▶ **Excerpt provided**
Chapter 30: Scotland/Mayne 1952-1960

"Climatic changes in northern continental Europe are real."

Ian McTaggart Cowan

Cowan had not been back to Scotland since he was 3. With the opportunity of a sabbatical year and a Nuffield Travelling Fellowship, it was an obvious choice to return to Scotland with Joyce and the children, now 8 and 12. He had plans to finish The Mammals of BC, look at museum collections and catch up with European researchers and his Scottish clan. He was sailing into an inner circle of naturalist–scientist–conservationists who were changing worldviews in the same way their Scottish forebears had done 300 years earlier. It was a heady brew and as usual Cowan wasted no time getting to know the landscape and its inhabitants in all their diversity. His time in Scotland also plunged him more deeply into the marine realm and into the air – with broadcasting.

▶ **Supplied material**
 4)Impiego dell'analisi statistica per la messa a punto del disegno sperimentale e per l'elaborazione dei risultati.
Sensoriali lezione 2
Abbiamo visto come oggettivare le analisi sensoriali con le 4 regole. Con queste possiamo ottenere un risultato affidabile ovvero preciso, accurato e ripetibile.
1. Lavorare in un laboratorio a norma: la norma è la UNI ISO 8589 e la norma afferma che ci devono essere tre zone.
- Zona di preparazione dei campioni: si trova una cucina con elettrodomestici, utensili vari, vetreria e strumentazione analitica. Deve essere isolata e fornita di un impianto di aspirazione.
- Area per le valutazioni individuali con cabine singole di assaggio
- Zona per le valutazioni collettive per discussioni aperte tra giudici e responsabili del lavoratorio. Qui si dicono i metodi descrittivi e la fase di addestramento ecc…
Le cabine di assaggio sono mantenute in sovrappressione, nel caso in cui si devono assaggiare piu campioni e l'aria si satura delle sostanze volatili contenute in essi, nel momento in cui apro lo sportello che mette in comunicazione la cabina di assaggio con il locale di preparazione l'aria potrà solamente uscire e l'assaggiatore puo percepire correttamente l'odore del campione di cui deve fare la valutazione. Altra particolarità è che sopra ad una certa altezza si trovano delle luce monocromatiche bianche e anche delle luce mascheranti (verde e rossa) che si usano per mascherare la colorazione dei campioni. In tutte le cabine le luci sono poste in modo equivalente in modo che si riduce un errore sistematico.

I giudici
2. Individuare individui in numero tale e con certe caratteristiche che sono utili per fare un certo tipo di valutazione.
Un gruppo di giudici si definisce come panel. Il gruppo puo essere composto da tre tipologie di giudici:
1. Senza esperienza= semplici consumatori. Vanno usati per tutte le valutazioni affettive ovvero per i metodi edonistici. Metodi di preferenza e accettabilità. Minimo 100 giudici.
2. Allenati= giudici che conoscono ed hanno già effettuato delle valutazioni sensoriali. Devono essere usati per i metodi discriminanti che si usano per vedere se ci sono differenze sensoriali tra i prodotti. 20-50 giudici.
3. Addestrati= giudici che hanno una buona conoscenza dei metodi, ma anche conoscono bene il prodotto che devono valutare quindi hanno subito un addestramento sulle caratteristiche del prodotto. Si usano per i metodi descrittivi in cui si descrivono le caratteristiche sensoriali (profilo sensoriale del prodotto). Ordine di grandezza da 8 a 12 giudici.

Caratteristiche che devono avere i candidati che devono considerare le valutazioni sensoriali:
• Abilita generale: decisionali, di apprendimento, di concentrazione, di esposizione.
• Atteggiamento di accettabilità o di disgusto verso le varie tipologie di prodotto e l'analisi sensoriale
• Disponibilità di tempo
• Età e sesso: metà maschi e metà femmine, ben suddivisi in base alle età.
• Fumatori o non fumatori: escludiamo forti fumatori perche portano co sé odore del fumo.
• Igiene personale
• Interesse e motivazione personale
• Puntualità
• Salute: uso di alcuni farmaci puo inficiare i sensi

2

▶ **Problems and tasks**
1. What plans does the Scotland/Mayne chapter excerpt say Cowan had for his sabbatical year in Scotland? List each one.
2. Print the passage of the Scotland/Mayne chapter excerpt starting at "Ian McTaggart Cowan" and ending at "air – with broadcasting.".

▶ **Your responses**
1.
- Finish The Mammals of BC
- Look at museum collections
- Catch up with European researchers and his Scottish clan

2.
Ian McTaggart Cowan

Cowan had not been back to Scotland since he was 3. With the opportunity of a sabbatical year and a Nuffield Travelling Fellowship, it was an obvious choice to return to Scotland with Joyce and the children, now 8 and 12. He had plans to finish The Mammals of BC, look at museum collections and catch up with European researchers and his Scottish clan. He was sailing into an inner circle of naturalist–scientist–conservationists who were changing worldviews in the same way their Scottish forebears had done 300 years earlier. It was a heady brew and as usual Cowan wasted no time getting to know the landscape and its inhabitants in all their diversity. His time in Scotland also plunged him more deeply into the marine realm and into the air – with broadcasting.